19 Working with distributions

19.1 The Gaussian distribution

In the previous section, we have seen that you can visualise probability distributions by plotting the probability mass or density function for theoretical probabilities and by using kernel density estimation for sample (aka empirical) distributions. Visualising probability distributions is more practical than listing all the possible values and their probability (especially with continuous variables—since they are continuous there is an infinite number of values!). Another convenient way to express probability distributions is to specify a set of parameters, which can reconstruct the entire distribution. With theoretical distributions, the parameters allow you to reconstruct exact distributions, while empirical distributions can usually be only approximated. That’s the whole point of taking a sample: you want to reconstruct the “underlying” probability distribution that generated the sample, in other words the (theoretical) probability distribution of the population.

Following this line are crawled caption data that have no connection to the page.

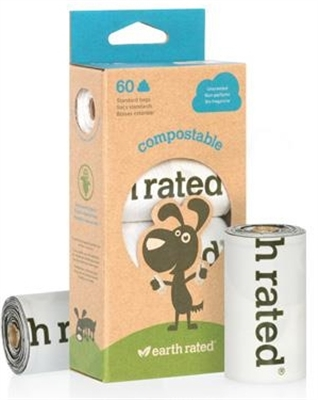 EARTH RATED COMP60 (4 rolls / pack)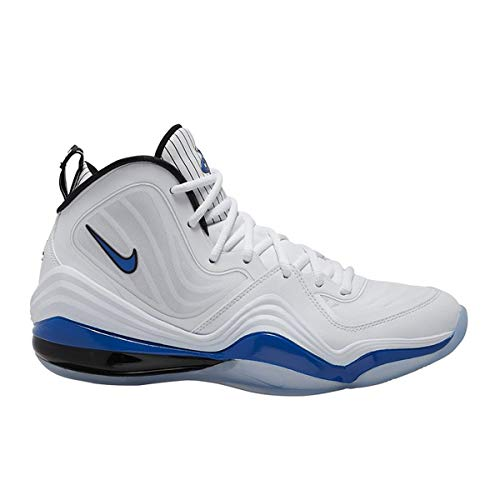 Nike Mens AIR Penny 5 Basketball Shoes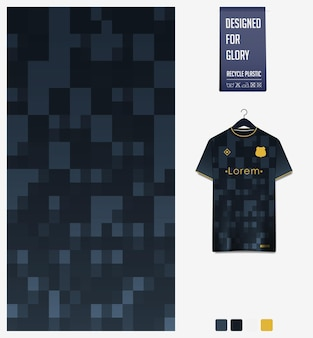 Soccer jersey fabric pattern design abstract pattern on black background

Different probability distribution families have a different number of parameters and different parameters. A probability family is an abstraction of specific probability distributions that can be represented with the same set of parameters. An example of a probability distribution family is the Gaussian [ˈgaʊsɪən] probability distribution, also called the “normal” distribution and nick-named the “bell-curve”, because it looks like the shape of a bell. Figure 19.1 should make this more obvious.

Code

ggplot() +
  aes(x = seq(-4, 4, 0.01), y = dnorm(seq(-4, 4, 0.01))) +
  geom_path(colour = "sienna", linewidth = 2) +
  labs(
    x = element_blank(), y = "Density"
  )

The Gaussian distribution is a continuous probability distribution and it has two parameters:

The mean, represented with the Greek letter \(\mu\) [mjuː]. This parameter is the probability’s central tendency. Values around the mean have higher probability than values further away from the mean.
The standard deviation, represented with the Greek letter \(\sigma\) [ˈsɪgmə]. This parameter is the probability’s dispersion around the mean. The higher \(\sigma\) the greater the spread (i.e. the dispersion) of values around the mean.

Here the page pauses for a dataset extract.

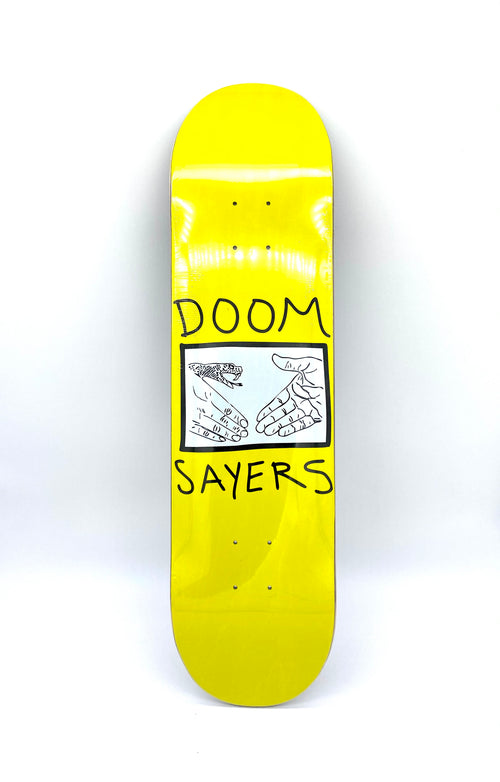 "Doom Sayers Snake Shake 8.5"" - Urban Ave Boardshop"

You have already encountered means and standard deviations in Chapter 10. It is no coincidence that the go-to summary measures for continuous variables are the mean and the standard deviation. When you don’t know exactly what the underlying distribution of a variable is and all you want is a measure of central tendency and of dispersion, one assumes a Gaussian distribution and calculates mean and standard deviations. Note that in most cases we know a bit more than that and in fact the Gaussian distribution is very rare in nature. This is why we will call it Gaussian and not “normal”, since it is only “normal” from a statistical-theoretical perspective (it has simple mathematical properties that makes it easy to use in applied statistics).

Gaussian distribution

The Gaussian distribution (also called “normal” and nick-named the “bell curve”) is a continuous probability distribution family defined by a mean \(\mu\) and a standard deviation \(\sigma\).

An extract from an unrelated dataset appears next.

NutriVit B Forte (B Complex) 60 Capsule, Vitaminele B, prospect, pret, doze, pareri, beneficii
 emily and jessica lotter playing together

\[ Gaussian(\mu, \sigma) \]

Figure 19.2 shows Gaussian distributions with fixed standard deviation (2) but different means (-5, 0, 10) in Figure 19.2 (a) and Gaussian distributions with fixed mean (5) but different SDs (1, 2, 4) in Figure 19.2 (b). The mean shifts the distribution horizontally (lower values to the left, higher values to the right), while the SD affects the width of the distribution: lower SDs correspond to a narrower or tighter distribution, while higher SDs correspond to a wider distribution. Since the total area under the curve has to sum to 1, if the distribution is narrower, the peak will also be relatively higher, while with a wider distribution the peak will be lower. You have seen this in Figure 18.4.

Code

x <- seq(-10, 20, length.out = 1000)
means <- c(0, -5, 10)
sd_fixed <- 2

df_means <- crossing(x = x, mean = means) |> 
  mutate(
    y = dnorm(x, mean = mean, sd = sd_fixed),
    mean = factor(mean)
  ) |> 
  arrange(mean, x)

mu <- ggplot(df_means, aes(x = x, y = y, color = mean)) +
  geom_line(linewidth = 1) +
  labs(x = element_blank(), y = "Density", caption = "SD = 2.")

sds <- c(1, 2, 4)
mean_fixed <- 5

df_sds <- crossing(x = x, SD = sds) |> 
  mutate(
    y = dnorm(x, mean = mean_fixed, sd = SD),
    SD = factor(SD)
  ) |> 
  arrange(SD, x)

sig <- ggplot(df_sds, aes(x = x, y = y, color = SD)) +
  geom_line(linewidth = 1) +
  labs(x = element_blank(), y = "Density", caption = "Mean = 5.")

plot(mu)
plot(sig)

In statistical notation, we write the Gaussian distribution family like this:

\[ Gaussian(\mu, \sigma) \]

Specific types of Gaussian distributions will have specific values for the parameters \(\mu\) and \(\sigma\): for example \(Gaussian(0, 1)\), \(Gaussian(50, 32)\), \(Gaussian(2.5, 6.25)\), and so on. All of these specific probability distributions belong to the Gaussian family. So hopefully you understand now why we say that a distribution family stands for specific families: here \(Gaussian(\mu, \sigma)\) stands as the parent of all the specific Gaussian distributions (i.e. all of the Gaussian distributions with a specific mean and SD).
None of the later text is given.